The discount rate, reflecting the rate to settle pension obligations, was determined using a bond matching approach. As of December 31, 2025, the weighted average discount rate was 5.20%.
Net periodic benefit expense for our defined benefit pension plans was $1 million for the year ended December 31, 2025. Net periodic benefit income for our defined benefit pension plans was $54 million and $44 million for the years ended December 31, 2024 and 2023, respectively. The 2025 amount reflects the change in strategy related to the expected settlement.
Business Combinations
When we acquire businesses, we apply the acquisition method of accounting and recognize the identifiable assets acquired, the liabilities assumed, and any noncontrolling interests in an acquiree at their fair values on the acquisition date, which requires significant estimates and assumptions. Goodwill is measured as the excess of the fair value of the consideration transferred over the net of the acquisition date fair values of the identifiable assets acquired and liabilities assumed. The acquisition method requires us to record provisional amounts for any items for which the accounting is not complete at the end of a reporting period. We must complete the accounting during the measurement period, which cannot exceed one year. Adjustments made during the measurement period could have a material impact on our financial condition and results of operations.
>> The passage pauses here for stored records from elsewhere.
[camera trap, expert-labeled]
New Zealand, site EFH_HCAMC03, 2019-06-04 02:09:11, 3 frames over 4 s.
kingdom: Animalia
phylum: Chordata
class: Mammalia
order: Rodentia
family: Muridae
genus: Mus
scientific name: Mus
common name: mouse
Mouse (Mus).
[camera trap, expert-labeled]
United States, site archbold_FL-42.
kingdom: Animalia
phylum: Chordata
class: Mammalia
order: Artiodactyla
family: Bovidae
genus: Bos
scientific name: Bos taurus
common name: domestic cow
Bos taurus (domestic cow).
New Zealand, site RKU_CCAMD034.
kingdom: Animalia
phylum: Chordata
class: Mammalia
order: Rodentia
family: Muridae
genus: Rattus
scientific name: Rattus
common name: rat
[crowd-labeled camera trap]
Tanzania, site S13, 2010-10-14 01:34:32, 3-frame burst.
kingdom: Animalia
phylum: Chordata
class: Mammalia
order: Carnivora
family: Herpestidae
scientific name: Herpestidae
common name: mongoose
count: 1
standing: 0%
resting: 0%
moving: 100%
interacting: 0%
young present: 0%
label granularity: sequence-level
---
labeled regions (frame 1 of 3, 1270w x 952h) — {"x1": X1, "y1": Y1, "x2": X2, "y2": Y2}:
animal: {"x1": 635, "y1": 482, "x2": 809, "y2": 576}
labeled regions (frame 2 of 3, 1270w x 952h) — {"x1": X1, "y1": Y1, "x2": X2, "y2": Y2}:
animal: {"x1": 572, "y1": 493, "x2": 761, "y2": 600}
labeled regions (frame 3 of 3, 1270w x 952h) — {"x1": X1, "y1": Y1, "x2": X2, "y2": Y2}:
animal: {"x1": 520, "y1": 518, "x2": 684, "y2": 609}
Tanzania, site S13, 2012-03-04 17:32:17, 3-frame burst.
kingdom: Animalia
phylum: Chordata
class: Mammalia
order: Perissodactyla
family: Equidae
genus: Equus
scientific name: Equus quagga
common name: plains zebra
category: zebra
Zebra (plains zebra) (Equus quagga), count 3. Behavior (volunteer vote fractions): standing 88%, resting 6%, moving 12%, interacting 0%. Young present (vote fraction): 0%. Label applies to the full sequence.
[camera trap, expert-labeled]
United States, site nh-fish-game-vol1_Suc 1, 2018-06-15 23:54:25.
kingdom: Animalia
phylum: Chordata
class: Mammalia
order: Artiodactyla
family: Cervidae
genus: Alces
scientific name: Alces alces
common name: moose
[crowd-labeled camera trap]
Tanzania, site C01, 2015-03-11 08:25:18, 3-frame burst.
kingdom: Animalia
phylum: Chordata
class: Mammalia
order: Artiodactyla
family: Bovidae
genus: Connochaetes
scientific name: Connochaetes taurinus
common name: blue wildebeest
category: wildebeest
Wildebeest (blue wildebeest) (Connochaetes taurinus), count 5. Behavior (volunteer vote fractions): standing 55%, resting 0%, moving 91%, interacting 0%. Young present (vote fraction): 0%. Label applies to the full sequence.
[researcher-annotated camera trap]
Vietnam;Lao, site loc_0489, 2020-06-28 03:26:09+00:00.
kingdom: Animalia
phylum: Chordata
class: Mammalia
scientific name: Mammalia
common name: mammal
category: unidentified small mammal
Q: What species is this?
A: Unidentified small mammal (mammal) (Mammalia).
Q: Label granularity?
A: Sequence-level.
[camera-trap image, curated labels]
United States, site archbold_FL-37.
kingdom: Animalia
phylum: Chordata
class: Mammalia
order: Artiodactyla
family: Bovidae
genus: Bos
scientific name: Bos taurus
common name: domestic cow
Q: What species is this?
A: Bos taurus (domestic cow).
We typically measure customer relationships and other intangible assets using an income approach. Significant estimates and assumptions used in this approach include discount rates and certain assumptions that form the basis of the forecasted cash flows expected to be generated from the asset (e.g., future revenue growth rates and EBITDA margins). If the subsequent actual results and updated projections of the underlying business activity change compared with the assumptions and projections used to develop these values, we could record impairment charges. In addition, we have estimated the economic lives of certain acquired tangible and intangible assets and these lives are used to calculate depreciation and amortization expense. If our estimates of the economic lives change, depreciation or amortization expenses could increase or decrease, or the acquired asset could be impaired.
Legal and Asbestos Liabilities
We accrue for potential losses related to legal disputes, litigation, asbestos liability, and regulatory matters when it is probable (the future event or events are likely to occur) that we have incurred a loss and the amount of the loss can be reasonably estimated.
To calculate our asbestos-related product liability, we estimate potential losses relating to pending claims and also estimate the likelihood of additional, similar claims being filed against us in the future. To estimate potential losses on claims that could be filed in the future, we consider claims pending against us, claim filing rates, the number of codefendants and the extent to which they share in settlements, and the amount of loss by claim type. The estimated losses for pending and potential future claims and related adjustments, are calculated on a discounted basis using risk-free interest rates derived from market data about monetary assets with maturities comparable to those of the projected asbestos liability. We use an actuarial specialist to assist with measuring our asbestos liability.
While we believe our legal and asbestos liability estimates are reasonable in light of all available information, if one or more legal claims were to greatly exceed our estimates, our results of operations and cash flows could be materially and adversely affected. Refer to the Commitments and Contingencies Footnote of the Notes to Consolidated Financial Statements for additional information regarding our asbestos-related product liability.
RECENT ACCOUNTING PRONOUNCEMENTS
Refer to the Summary of Significant Accounting Policies Footnote in the Notes to Consolidated Financial Statements for information on recent accounting pronouncements.